In die Flaschen kommen auch Schlehen von der Alb, das Design stammt aus der Feder der Balinger Designerin Petra Penz. Foto: Thiercy

Sie brennen gemeinsam fürs Brennen: Balingerin Dagmar Frangenberg kreiert mit ihrem Mann in Köln Spirituosen.

Balingen/Köln - Ein lauer Abend in Köln. Nach einem guten Essen gönnen sich Dagmar und Michael Frangenberg einen Gin aus der Kollektion, die er auf der ganzen Welt bei seinen Reisen zusammengetragen hat. Natürlich mit Tonic, schmeckt sonst nicht. Und dann haben die beiden die Schnapsidee: "Es muss doch möglich sein, Gin zu machen, den man pur trinken kann!" Es ist möglich. Die gebürtige Balingerin und ihr Mann haben mit "Ginsanity" ihre eigene Destillerie im Herzen von Köln – und exklusivem Vertrieb in der alten Heimat.

"Wir mussten uns da reinfuchsen", erinnert sich Dagmar Frangenberg an die ersten Brennversuche vor drei Jahren. In der heimischen Küche hatten sie eine kleine Brennblase, setzten den ersten Gin an.
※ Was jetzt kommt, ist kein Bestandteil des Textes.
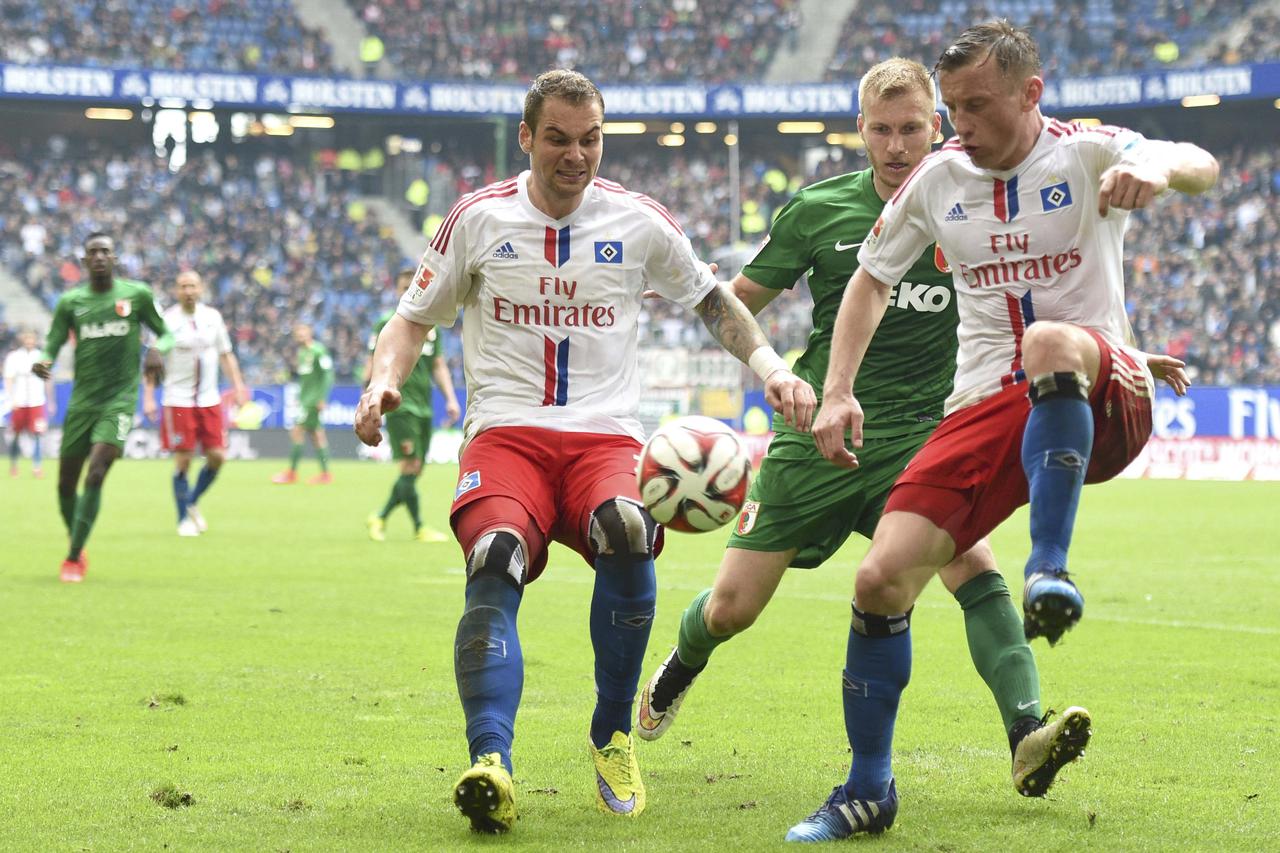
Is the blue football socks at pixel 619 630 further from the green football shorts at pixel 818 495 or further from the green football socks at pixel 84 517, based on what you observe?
the green football socks at pixel 84 517

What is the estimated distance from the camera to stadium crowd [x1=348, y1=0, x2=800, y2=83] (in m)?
43.2

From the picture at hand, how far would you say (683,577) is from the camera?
12.2 m

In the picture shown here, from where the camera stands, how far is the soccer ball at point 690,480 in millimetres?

Das Ergebnis? "Eine Katastrophe." Und genau das hat die beiden dann angestachelt.

Neben ihren eigentlichen Berufen – zuletzt war die 47-jährige Mutter einer Tochter bei der Produktion einer Doku über den Jim-Knopf-Film beteiligt – laborierten sie an immer neuen Rezepturen. Der Freundeskreis nannte sie liebevoll "bekloppt", dass sie neben den Fulltime-Jobs und der Familie nun auch noch unter die Schnapsbrenner gingen. "Für uns als Paar war das auch ein sehr dynamischer Prozess, gemeinsam etwas zu entwickeln", erklärt Dagmar Frangenberg.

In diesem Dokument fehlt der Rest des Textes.